The team also report on abnormal bone spicules in a sample of bone tissue from the dinosaur Spinophorosaurus recovered from Jurassic rocks of Niger, similar to those found in cf. Isanosaurus. But this time, the animal survived the pathology, and continued to grow and produce normal bone tissue afterwards. “It may have been a reaction to a benign tumour or a viral infection, but the rest of the skeleton of this particular individual also has shows several other pathologies, indicating this individual of Spinophorosaurus studied here suffered from multiple times from different types of trauma during its lifetime," Benjamin Jentgen-Ceschino says.

JENTGEN Cancer Dino 

SPRB of CH8-66 (crossed polars). (a) Overview of the outermost cortex in transverse section showing the SPRB over a ‘normal’ FLC cortex (CH8-66b). (a’) Zoom (see frame on (a) for localisation) on bone spicules of the SPRB. (b) Overview of the outermost cortex in longitudinal section, showing the SPRB over a ‘normal’ FLC cortex (CH8-66c). (b’) Zoom (see frame on (b) for localisation) on bone spicules of the SPRB. See the distinct bone cap above the SPRB with elongated osteocyte lacunae. The black arrows point towards high osteocytic developments (dense, plump osteocyte lacunae darkening the surrounding bone). The white arrow points to a secondary osteon. Scale bars: (a–b) 2.0 mm; (a’–b’) 0.5 mm.
 

This study, which demonstrates that bone pathologies such as bone cancers or infections are conditions that have existed and spread to a wide range of organisms for hundreds of million years, is crucial as the fossil record cancers are scarce. “This study also suggests that many fossil pathologies have probably been left unnoticed so far as the two dinosaurs we sampled did not show any clear external signs that could have predicted the existence of the pathologies since the pathological tissues were actually hidden in the bone", concludes Valentin Fischer, director of the EDDyLab.
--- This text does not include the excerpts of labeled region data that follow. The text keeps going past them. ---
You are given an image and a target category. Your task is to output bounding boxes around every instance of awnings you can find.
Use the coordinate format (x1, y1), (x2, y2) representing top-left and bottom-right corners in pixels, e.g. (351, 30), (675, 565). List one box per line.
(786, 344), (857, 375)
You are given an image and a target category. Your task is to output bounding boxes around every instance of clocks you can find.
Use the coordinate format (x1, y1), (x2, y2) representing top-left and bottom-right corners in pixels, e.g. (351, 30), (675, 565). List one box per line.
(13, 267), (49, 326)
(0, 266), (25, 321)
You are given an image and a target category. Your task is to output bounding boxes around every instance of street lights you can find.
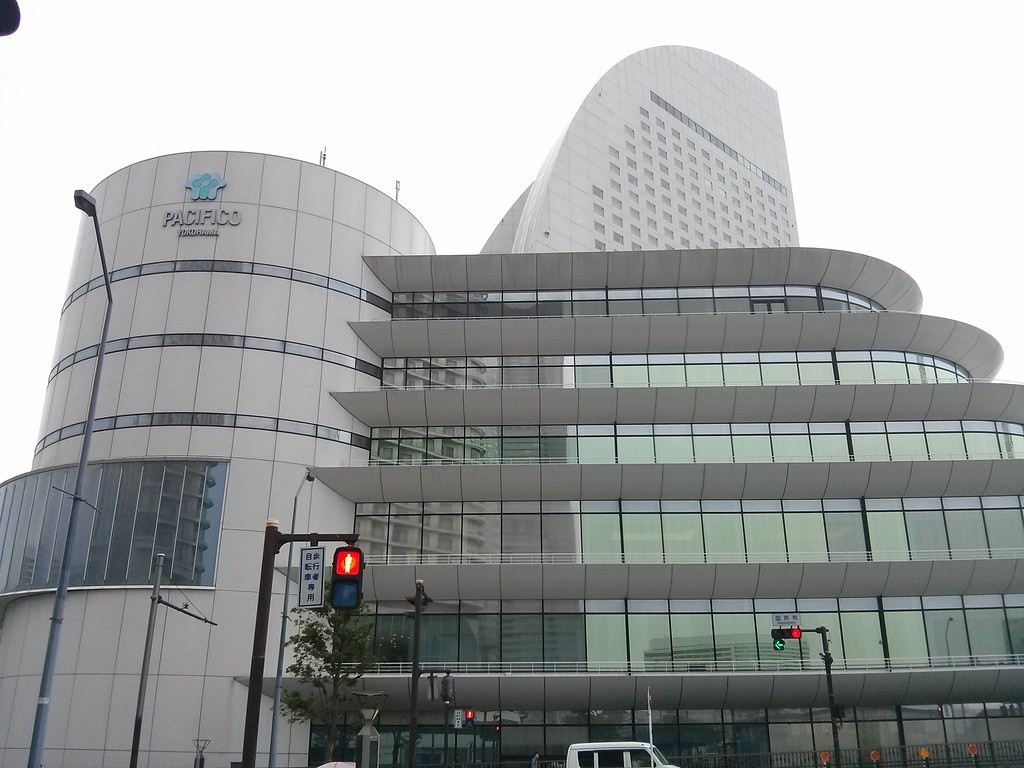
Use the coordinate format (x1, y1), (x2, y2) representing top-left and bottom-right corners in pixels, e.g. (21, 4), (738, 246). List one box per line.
(945, 618), (953, 665)
(27, 190), (113, 768)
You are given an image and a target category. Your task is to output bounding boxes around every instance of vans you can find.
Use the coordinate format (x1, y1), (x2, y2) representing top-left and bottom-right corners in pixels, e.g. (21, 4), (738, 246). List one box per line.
(566, 742), (682, 768)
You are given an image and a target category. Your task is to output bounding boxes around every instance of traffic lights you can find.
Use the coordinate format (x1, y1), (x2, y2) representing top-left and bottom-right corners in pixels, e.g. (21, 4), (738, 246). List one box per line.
(466, 710), (474, 728)
(771, 626), (802, 650)
(495, 723), (501, 734)
(330, 547), (364, 609)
Further studies of this type could perhaps reveal the onset of other bone diseases earlier than previously thought and contribute to a catalogue of pathologies preserved in fossil bone tissues. It is crystal clear that many discrete pathologies will remain invisible or even unknown until they are put under the microscope, either voluntarily or by accident.

Scientific reference

Jentgen-Ceschino B., Stein K., Fischer V., Case study of radial fibrolamellar bone tissues in the outer cortex of basal sauropods, Philosophical Transactions B, 13 January 2020.